Companies / 27 October 2014, 08:00am / Roy Cokayne
THE FUTURE of the under pressure board of PPC should become clearer this week.
This follows the demand by Foord Asset Management, with the support of Visio Capital Management, earlier this month for the board of the listed cement and lime producer to call a special general meeting over the proposed removal of the current board.
PPC rejected this demand but Foord is believed to have submitted a second request for such a meeting last week and PPC has five days in which to respond.
PPC rejected the initial demand because it claimed Foord and Visio did not have the required minimum 10 percent shareholding to force the board to call a special meeting.
Carolyn Levin, the portfolio manager and head of research at Foord, confirmed last week that it would be making another request for PPC’s board to call a special general meeting but later declined to provide any further comment.
PPC last week failed over two days to respond specifically to a list of questions e-mailed to the firm, including whether it had received a second demand for its board to call a special general meeting.
Azola Lowan, PPC’s executive for investor relations and strategy, said on Friday through the firm’s financial communications advisors that PPC was continuing to engage with its shareholders and would make an announcement at an appropriate time.
Foord’s objective is to put in place an independent and strong board that would act in the best interests of the company, its employees and shareholders and which, once appointed, would appoint a new chief executive of the company.
The row between PPC and Foord over the proposed removal of PPC’s board follows the sudden and unexpected resignation last month of chief executive Ketso Gordhan and PPC’s board ignoring Gordhan’s subsequent plea for him to be reinstated. Gordhan said on Friday he believed it was “very appropriate” for shareholders to take action when required to protect their interest.

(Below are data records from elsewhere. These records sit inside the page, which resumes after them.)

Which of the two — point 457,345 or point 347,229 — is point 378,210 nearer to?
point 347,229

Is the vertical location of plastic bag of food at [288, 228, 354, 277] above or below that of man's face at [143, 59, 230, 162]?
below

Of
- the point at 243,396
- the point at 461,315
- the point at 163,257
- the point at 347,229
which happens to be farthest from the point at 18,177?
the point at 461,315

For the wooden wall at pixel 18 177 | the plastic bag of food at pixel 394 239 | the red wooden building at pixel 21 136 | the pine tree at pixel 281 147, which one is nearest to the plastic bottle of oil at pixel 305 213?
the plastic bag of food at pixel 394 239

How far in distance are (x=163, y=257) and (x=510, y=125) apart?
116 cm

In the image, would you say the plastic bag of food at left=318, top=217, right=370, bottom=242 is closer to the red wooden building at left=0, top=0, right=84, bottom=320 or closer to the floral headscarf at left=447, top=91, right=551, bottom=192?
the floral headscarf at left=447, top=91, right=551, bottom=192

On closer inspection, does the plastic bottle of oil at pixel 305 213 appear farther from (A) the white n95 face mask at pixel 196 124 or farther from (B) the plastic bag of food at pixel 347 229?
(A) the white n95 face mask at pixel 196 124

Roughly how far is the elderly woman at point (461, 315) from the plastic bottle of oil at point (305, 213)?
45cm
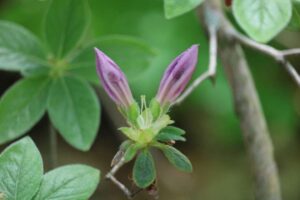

About R2.7 billion has been wiped off PPC’s market capitalisation since Gordhan’s resignation. PPC shares closed at R32.50 immediately prior to Gordhan’s resignation and closed 0.39 percent lower on Friday to close at R27.90.
Sibonginkosi Nyanga, an analyst at Imara SP Reid, on Friday was undecided on whether the slump in PPC’s share price created a potential opportunity for the firm to become a takeover target. There was not an obvious suitor for PPC because any deal would require a lot of capital but it was difficult to rule out anything.
He said Dangote Cement, Africa’s largest producer, was taking a position in southern Africa but it would be difficult for the Nigerian cement producer to consolidate cement operations in some jurisdictions and get the approval of the competition authorities.
Nyanga said the resignation last week of Richard Tomes, the joint managing director of PPC Cement South Africa was confusing, noting that no other reason was provided by the firm for Tomes’ resignation other than the standard response that he was leaving to pursue other opportunities.